Research Project Examples

Specificity of Spatial Memories

When people learn about the locations of objects in a scene, what information gets represented in memory? For example, do people only remember what they saw, or do they commit more abstract information to memory? In two projects, we address these questions by examining how well people recognize perspectives of a scene that are similar but not identical to the views that they have learned. In a third project, we examine the reference frames that are used to code spatial information in memory. In a fourth project, we investigate whether the biases that people have in their memory for pictures also occur when they remember three-dimensional scenes.

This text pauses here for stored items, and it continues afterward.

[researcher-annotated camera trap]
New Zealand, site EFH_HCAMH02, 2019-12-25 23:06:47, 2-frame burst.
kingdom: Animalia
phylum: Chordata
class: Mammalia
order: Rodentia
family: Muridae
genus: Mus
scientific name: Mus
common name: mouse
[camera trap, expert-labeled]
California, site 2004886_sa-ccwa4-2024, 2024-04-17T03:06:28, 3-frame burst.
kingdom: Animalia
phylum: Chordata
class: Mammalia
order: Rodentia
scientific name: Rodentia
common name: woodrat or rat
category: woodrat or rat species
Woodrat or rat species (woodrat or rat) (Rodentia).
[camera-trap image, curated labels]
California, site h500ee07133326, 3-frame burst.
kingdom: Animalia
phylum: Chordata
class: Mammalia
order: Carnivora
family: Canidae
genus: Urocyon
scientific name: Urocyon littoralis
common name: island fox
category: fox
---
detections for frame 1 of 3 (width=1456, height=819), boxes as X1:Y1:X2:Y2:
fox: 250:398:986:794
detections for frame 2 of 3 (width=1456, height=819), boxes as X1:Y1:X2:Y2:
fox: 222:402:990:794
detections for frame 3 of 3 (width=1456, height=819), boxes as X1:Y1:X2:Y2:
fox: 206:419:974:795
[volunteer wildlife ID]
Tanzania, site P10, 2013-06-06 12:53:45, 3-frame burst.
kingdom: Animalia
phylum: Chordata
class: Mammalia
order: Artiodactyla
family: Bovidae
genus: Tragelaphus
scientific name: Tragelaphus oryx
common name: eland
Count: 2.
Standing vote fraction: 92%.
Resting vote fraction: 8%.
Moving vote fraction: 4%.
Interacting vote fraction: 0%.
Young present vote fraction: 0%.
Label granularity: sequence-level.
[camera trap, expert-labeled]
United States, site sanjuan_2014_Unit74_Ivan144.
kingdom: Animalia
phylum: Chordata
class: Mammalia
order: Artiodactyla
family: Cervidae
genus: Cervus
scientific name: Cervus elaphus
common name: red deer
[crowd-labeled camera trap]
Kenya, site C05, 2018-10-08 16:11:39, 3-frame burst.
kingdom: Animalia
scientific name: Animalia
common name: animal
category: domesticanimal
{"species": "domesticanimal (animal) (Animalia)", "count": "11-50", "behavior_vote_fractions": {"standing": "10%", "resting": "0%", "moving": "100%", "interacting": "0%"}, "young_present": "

Nonvisual Egocentric Spatial Updating

When we walk through the environment, we realize that the objects we pass do not cease to exist just because they are out of sight (e.g. behind us). We stay oriented in this way because we spatially update (i.e., keep track of changes in our position and orientation relative to the environment.) Several SPACELAB projects investigate the processes that underlie spatial updating. One project investigates possible limitations on the number of objects that people can update. Another project examines differences between spatial updating of a well-learned, familiar environment and that in recently-learned immediate environments. A third project investigates the degree to which spatial updating results from processing low-level sensory information versus high-level cognitive information such as one’s intentions to act.